Sibylle Lewitscharoff über die Folgen ihrer Dresdener Rede

„Die Strafe ist schon enorm“

"Das war sehr dumm von mir", sagt Sibylle Lewitscharoff. In Dresden hatte sie vor drei Monaten Retortenkinder mit Halbwesen verglichen. Im domradio.de Interview spricht sie über die Nachwirkungen dieser Rede.

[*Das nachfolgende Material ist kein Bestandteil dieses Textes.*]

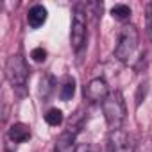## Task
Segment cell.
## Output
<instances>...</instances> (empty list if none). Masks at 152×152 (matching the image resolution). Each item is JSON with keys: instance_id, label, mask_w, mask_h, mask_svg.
Returning <instances> with one entry per match:
<instances>
[{"instance_id": "3", "label": "cell", "mask_w": 152, "mask_h": 152, "mask_svg": "<svg viewBox=\"0 0 152 152\" xmlns=\"http://www.w3.org/2000/svg\"><path fill=\"white\" fill-rule=\"evenodd\" d=\"M138 38H140V34H138V29L134 25H131V23L124 25L120 29L118 43L115 47V57L122 63H127L138 47Z\"/></svg>"}, {"instance_id": "17", "label": "cell", "mask_w": 152, "mask_h": 152, "mask_svg": "<svg viewBox=\"0 0 152 152\" xmlns=\"http://www.w3.org/2000/svg\"><path fill=\"white\" fill-rule=\"evenodd\" d=\"M141 95L145 97V84H140V90H138V97H136V106L141 104Z\"/></svg>"}, {"instance_id": "15", "label": "cell", "mask_w": 152, "mask_h": 152, "mask_svg": "<svg viewBox=\"0 0 152 152\" xmlns=\"http://www.w3.org/2000/svg\"><path fill=\"white\" fill-rule=\"evenodd\" d=\"M31 57H32L36 63H43V61L47 59V50H45L43 47H36V48H32Z\"/></svg>"}, {"instance_id": "2", "label": "cell", "mask_w": 152, "mask_h": 152, "mask_svg": "<svg viewBox=\"0 0 152 152\" xmlns=\"http://www.w3.org/2000/svg\"><path fill=\"white\" fill-rule=\"evenodd\" d=\"M102 111L111 131L122 129V124L125 120V102L120 91H111L107 95V99L102 102Z\"/></svg>"}, {"instance_id": "1", "label": "cell", "mask_w": 152, "mask_h": 152, "mask_svg": "<svg viewBox=\"0 0 152 152\" xmlns=\"http://www.w3.org/2000/svg\"><path fill=\"white\" fill-rule=\"evenodd\" d=\"M6 75H7L9 84L13 86V90H15L18 95H25V93H27L29 68H27L25 59H23L20 54L11 56V57L7 59V64H6Z\"/></svg>"}, {"instance_id": "7", "label": "cell", "mask_w": 152, "mask_h": 152, "mask_svg": "<svg viewBox=\"0 0 152 152\" xmlns=\"http://www.w3.org/2000/svg\"><path fill=\"white\" fill-rule=\"evenodd\" d=\"M75 136L77 132L73 131H64L57 140H56V147H54V152H75L73 150V141H75Z\"/></svg>"}, {"instance_id": "14", "label": "cell", "mask_w": 152, "mask_h": 152, "mask_svg": "<svg viewBox=\"0 0 152 152\" xmlns=\"http://www.w3.org/2000/svg\"><path fill=\"white\" fill-rule=\"evenodd\" d=\"M134 152H152V136H143L136 143Z\"/></svg>"}, {"instance_id": "6", "label": "cell", "mask_w": 152, "mask_h": 152, "mask_svg": "<svg viewBox=\"0 0 152 152\" xmlns=\"http://www.w3.org/2000/svg\"><path fill=\"white\" fill-rule=\"evenodd\" d=\"M107 95H109V88L104 79H93L84 88V97L90 102H104Z\"/></svg>"}, {"instance_id": "5", "label": "cell", "mask_w": 152, "mask_h": 152, "mask_svg": "<svg viewBox=\"0 0 152 152\" xmlns=\"http://www.w3.org/2000/svg\"><path fill=\"white\" fill-rule=\"evenodd\" d=\"M107 148L109 152H134L131 136L124 129H115L107 136Z\"/></svg>"}, {"instance_id": "12", "label": "cell", "mask_w": 152, "mask_h": 152, "mask_svg": "<svg viewBox=\"0 0 152 152\" xmlns=\"http://www.w3.org/2000/svg\"><path fill=\"white\" fill-rule=\"evenodd\" d=\"M111 15L116 20H127L131 16V7L125 6V4H116V6L111 7Z\"/></svg>"}, {"instance_id": "18", "label": "cell", "mask_w": 152, "mask_h": 152, "mask_svg": "<svg viewBox=\"0 0 152 152\" xmlns=\"http://www.w3.org/2000/svg\"><path fill=\"white\" fill-rule=\"evenodd\" d=\"M75 152H90V145L88 143H81V145H77Z\"/></svg>"}, {"instance_id": "11", "label": "cell", "mask_w": 152, "mask_h": 152, "mask_svg": "<svg viewBox=\"0 0 152 152\" xmlns=\"http://www.w3.org/2000/svg\"><path fill=\"white\" fill-rule=\"evenodd\" d=\"M73 93H75V81L73 79H66L64 83H63V86H61V90H59V97H61V100H70L72 97H73Z\"/></svg>"}, {"instance_id": "9", "label": "cell", "mask_w": 152, "mask_h": 152, "mask_svg": "<svg viewBox=\"0 0 152 152\" xmlns=\"http://www.w3.org/2000/svg\"><path fill=\"white\" fill-rule=\"evenodd\" d=\"M31 138V129L25 124H13L9 129V140L15 143H25Z\"/></svg>"}, {"instance_id": "16", "label": "cell", "mask_w": 152, "mask_h": 152, "mask_svg": "<svg viewBox=\"0 0 152 152\" xmlns=\"http://www.w3.org/2000/svg\"><path fill=\"white\" fill-rule=\"evenodd\" d=\"M147 31H152V4L147 6Z\"/></svg>"}, {"instance_id": "8", "label": "cell", "mask_w": 152, "mask_h": 152, "mask_svg": "<svg viewBox=\"0 0 152 152\" xmlns=\"http://www.w3.org/2000/svg\"><path fill=\"white\" fill-rule=\"evenodd\" d=\"M47 22V9L43 7V6H32L31 9H29V13H27V23L32 27V29H38V27H41L43 23Z\"/></svg>"}, {"instance_id": "13", "label": "cell", "mask_w": 152, "mask_h": 152, "mask_svg": "<svg viewBox=\"0 0 152 152\" xmlns=\"http://www.w3.org/2000/svg\"><path fill=\"white\" fill-rule=\"evenodd\" d=\"M52 91H54V79L47 75V77L41 79V97H43V100H47Z\"/></svg>"}, {"instance_id": "10", "label": "cell", "mask_w": 152, "mask_h": 152, "mask_svg": "<svg viewBox=\"0 0 152 152\" xmlns=\"http://www.w3.org/2000/svg\"><path fill=\"white\" fill-rule=\"evenodd\" d=\"M45 122H47L50 127H57V125H61V124H63V111L57 109V107L48 109L47 115H45Z\"/></svg>"}, {"instance_id": "4", "label": "cell", "mask_w": 152, "mask_h": 152, "mask_svg": "<svg viewBox=\"0 0 152 152\" xmlns=\"http://www.w3.org/2000/svg\"><path fill=\"white\" fill-rule=\"evenodd\" d=\"M70 39H72V47L75 50H79L84 45V39H86V9H83V6H75V9H73Z\"/></svg>"}]
</instances>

Sibylle Lewitscharoff (dpa)
Sibylle Lewitscharoff / ( dpa )

"Da sind bei mit die Pferdchen durchgegangen", sagt Lewitscharoff. Sie habe sich schon mehrfach für den Vergleich von Retortenkindern mit Halbwesen entschuldigt: "Das war ein sehr dummer Satz, der, wenn man ihn herauslöst, schreckliche Gefühle auslösen kann. Menschen, die da sind, sind Menschen und keine Halbwesen. Punkt." Trotzdem sei ihre Rede insgesamt doch sehr bedenkenswert, sagt die Büchnerpreisträgerin. Denn das Thema Reproduktionsmedizin werde zwar in Gremien diskutiert – aber kaum in der Öffentlichkeit. "So richtig beklagenswert sind da auch die Randerscheinungen, zum Beispiel das Leihmutterwesen. Da werden Frauen aus Rumänien per Katalog angeboten, die für einen erbärmlichen Lohn dann fünf oder sechs Mal hochgespritzt werden und Leihkinder austragen."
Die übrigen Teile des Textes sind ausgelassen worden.